Of 1,033 U.S. adults surveyed, 84% said they never order groceries online and 89% never order meal kits, according to Gallup, which released the study results this week.
The small percentage of consumers that do order groceries or meal kits online don’t do it very often. Just 11% reported they order groceries online for pickup or delivery twice a month or less, and 4% said they do so once a week or more. Meanwhile, 9% of respondents order meal kits for home delivery two times monthly or less, and only 1% do so once weekly or more.
Brick-and-mortar stores remain Americans’ avenue of choice for getting their groceries, Gallup’s findings show. Eighty-one percent of respondents shop for groceries at a supermarket or other store at least once a week, and 18% do it twice per month or less.
The frequency of U.S. consumers who buy meals also is high. Half of those polled said they eat out at a restaurant twice a month, and 45% go to a restaurant at least once weekly. Many opt for takeout or delivery of food from a restaurant or pizzeria, with 53% doing so two times per month and 31% getting takeout once a week or more.
“Americans overall remain traditionalists when it comes to purchasing food, relying mostly on grocery shopping rather than services that bring food to them,” Lydia Saad, senior editor and advanced consultant at Gallup, wrote in the survey report.
“Services like PeaPod, Instacart, Shipt and Amazon Fresh that cut out the trip to the grocery store appeal mainly to those short on time: parents with children younger than age 18 and employed adults,” she said. “Higher-income Americans are also bigger adopters of grocery delivery, either because higher income means they can afford more groceries or they have greater access to mobile technology like smartphones and tablets that make ordering online easier.”
Indeed, 14% of respondents with a child younger than 18 in their household reported they order groceries online at least once a month, compared with 7% for those without kids.

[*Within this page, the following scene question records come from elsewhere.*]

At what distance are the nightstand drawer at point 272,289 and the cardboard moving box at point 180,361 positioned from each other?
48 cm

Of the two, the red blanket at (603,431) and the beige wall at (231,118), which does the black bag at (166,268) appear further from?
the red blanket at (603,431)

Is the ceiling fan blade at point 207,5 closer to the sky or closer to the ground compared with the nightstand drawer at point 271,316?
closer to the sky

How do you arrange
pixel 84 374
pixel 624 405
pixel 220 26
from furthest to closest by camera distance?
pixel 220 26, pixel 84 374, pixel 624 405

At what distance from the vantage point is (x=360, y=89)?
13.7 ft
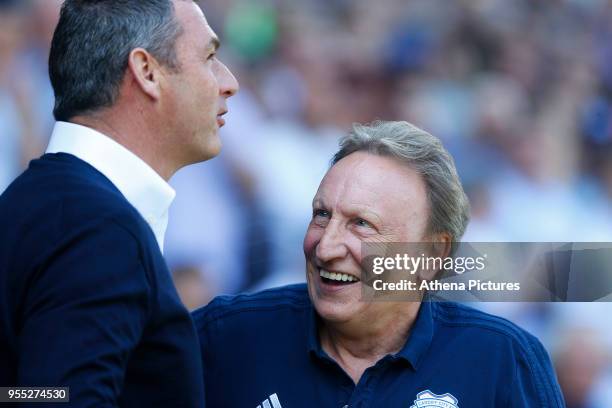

Similarly, 12% of people earning $75,000 said they buy groceries online versus 7% of consumers in lower income categories.
Gallup didn’t identify any significant demographic differences among Americans who order meal kits.
“Because routine use of meal preparation kits is low across all demographic groups, it is difficult to speculate on what the best target markets are,” Saad explained. “The recent trend of firms like Blue Apron and Plated selling their meal kits in retail stores may prove more successful, offering Americans the ultimate convenience.”
Saad noted that technology probably isn’t a hurdle for U.S. consumers in purchasing food via digital channels, given the willingness that Americans already have shown to buy goods online. So other factors are at play.
“Food can be one of the biggest line items in people’s household budget, and going to the store — including comparison shopping among stores — may afford more control over getting the lowest prices. Others may simply enjoy browsing a grocery store for inspiration, prefer to pick out their own perishables or not want to plan ahead for meals,” Saad said. “If dinner is not in the fridge, then a trip to the store or a restaurant solves the problem. And if that’s too much trouble, there’s always takeout.”